(Exercise requirements): Count the lines below that contain the string "camera", and reply with that number alone.

(Supplied data):
## start
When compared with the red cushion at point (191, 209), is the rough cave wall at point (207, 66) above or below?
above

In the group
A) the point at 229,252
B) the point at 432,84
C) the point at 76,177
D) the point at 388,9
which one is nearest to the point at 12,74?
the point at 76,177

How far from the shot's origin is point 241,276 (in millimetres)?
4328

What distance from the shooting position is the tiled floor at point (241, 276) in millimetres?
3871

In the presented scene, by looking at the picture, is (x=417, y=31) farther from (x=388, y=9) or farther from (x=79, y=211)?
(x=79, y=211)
## end
## start
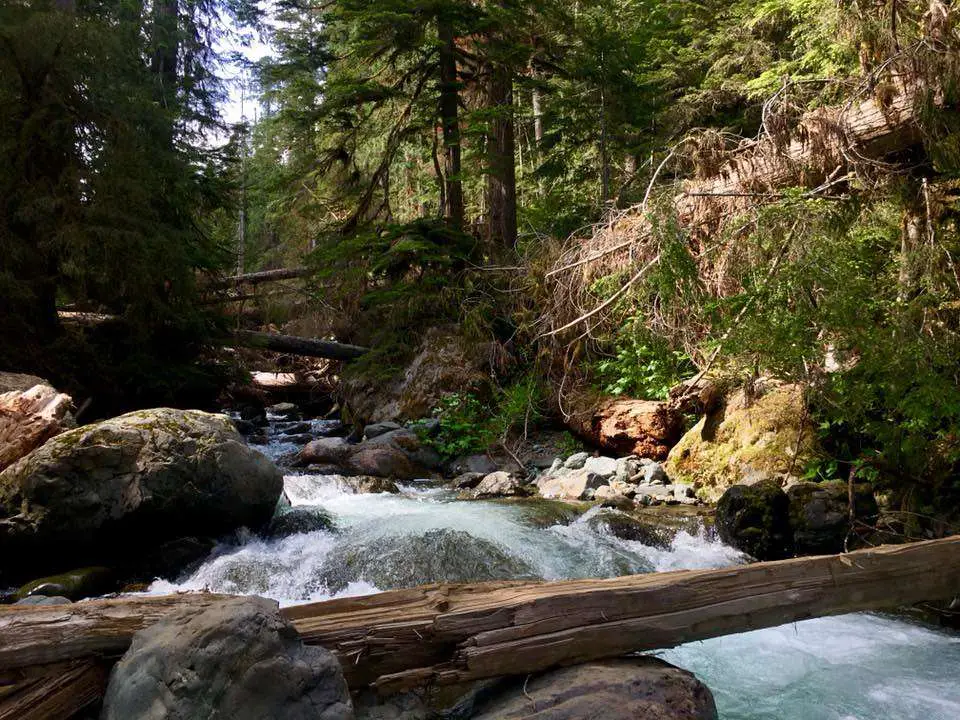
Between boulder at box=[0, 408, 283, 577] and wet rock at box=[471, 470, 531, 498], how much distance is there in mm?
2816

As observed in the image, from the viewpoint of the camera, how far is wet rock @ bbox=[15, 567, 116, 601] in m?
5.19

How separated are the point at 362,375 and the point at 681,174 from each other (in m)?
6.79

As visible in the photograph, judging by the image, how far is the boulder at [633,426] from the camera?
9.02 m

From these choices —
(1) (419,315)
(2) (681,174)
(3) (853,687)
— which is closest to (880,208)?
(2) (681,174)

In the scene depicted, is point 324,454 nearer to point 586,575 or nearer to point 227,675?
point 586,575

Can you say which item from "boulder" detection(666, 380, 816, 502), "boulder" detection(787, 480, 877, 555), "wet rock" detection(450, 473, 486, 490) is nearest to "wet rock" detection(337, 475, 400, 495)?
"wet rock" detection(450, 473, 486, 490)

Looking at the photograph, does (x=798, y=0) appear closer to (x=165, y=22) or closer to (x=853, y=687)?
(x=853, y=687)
## end
## start
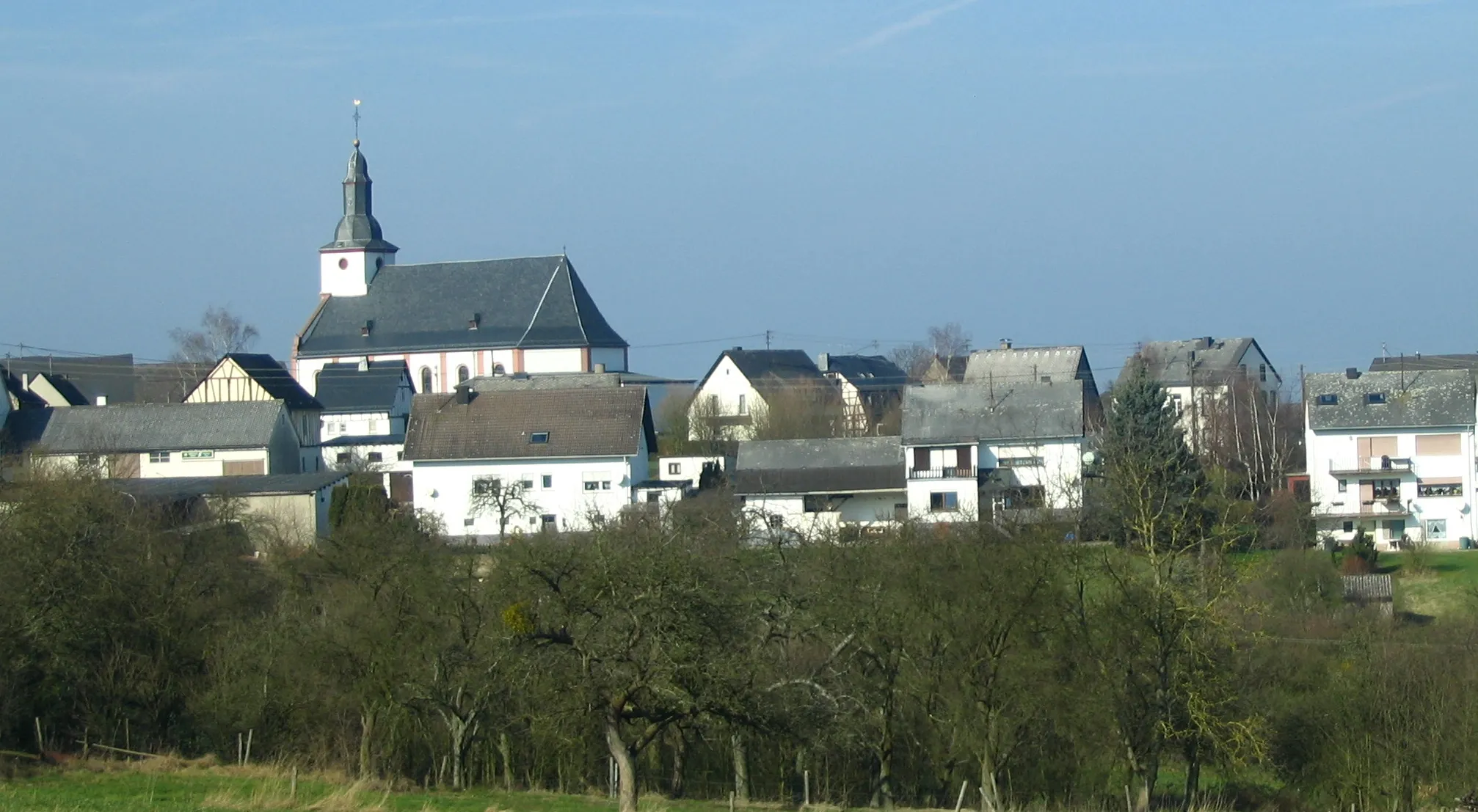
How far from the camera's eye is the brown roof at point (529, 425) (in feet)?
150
## end
(Reply to the task): 3